Source text:
####################
Having identified the closing inventory as containing the carry-over merchandise from the opening inventory -- that is, making the assumption of Lifo that the latest purchases were the first sold and the earlier purchases remained on hand -- the process of putting a cost figure against the merchandise in a closing inventory as carried out on petitioner's present theory is simple. It calls merely*353 for the ascertainment of historic cost; in other words, it is the same cost which the same merchandise carried as of the opening inventory of the current year; and likewise, of course, the previous closing inventory. This is accomplished *31 by resorting to the inventory itself, which is habitually carried at two figures, retail and cost. That proportion of the total cost is taken which the goods remaining out of the opening inventory bear to the total opening inventory; or, identically, by applying to the remainder of the opening inventory at retail the mark-on resulting from comparing the retail and cost figures of that inventory.
####################
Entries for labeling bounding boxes

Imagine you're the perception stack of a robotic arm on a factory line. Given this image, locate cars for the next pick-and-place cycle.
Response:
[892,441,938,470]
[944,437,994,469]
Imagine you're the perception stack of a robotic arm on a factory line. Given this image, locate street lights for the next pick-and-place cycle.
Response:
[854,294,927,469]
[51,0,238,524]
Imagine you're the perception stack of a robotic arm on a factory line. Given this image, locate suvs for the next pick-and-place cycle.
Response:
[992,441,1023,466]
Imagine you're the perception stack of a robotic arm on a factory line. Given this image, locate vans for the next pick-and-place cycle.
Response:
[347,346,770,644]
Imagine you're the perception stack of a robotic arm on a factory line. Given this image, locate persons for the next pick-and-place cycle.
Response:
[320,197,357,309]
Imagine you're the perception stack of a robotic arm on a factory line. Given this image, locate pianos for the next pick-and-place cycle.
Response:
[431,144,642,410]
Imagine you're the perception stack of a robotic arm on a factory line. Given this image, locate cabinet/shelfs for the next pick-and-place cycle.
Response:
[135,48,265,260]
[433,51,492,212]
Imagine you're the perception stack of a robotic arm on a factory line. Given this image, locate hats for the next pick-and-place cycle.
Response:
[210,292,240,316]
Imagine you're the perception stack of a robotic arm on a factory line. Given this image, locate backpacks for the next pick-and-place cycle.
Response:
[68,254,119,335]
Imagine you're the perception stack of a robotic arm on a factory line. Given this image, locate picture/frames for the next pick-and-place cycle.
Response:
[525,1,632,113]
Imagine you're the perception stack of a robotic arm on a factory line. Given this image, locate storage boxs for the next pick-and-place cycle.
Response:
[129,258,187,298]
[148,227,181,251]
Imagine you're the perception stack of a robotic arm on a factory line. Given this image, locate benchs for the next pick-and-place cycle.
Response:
####################
Pick up the passage on costing a Lifo closing inventory after its final sentence and keep writing it.

Exercise result:
A summary description of the process might thus be stated as ascertaining the quantity of merchandise in the closing inventory, which is the equivalent at comparable prices of that in the opening inventory; applying to that portion of the closing inventory its historic cost; and applying to the remainder its current cost computed by processes which have become traditional under the retail method. Merchandise which is assumed to have been in both inventories is accordingly handled at the cost of the opening inventory. Any decrease is treated as*354 having the same cost. Any increase is included at the cost of the current year's purchases.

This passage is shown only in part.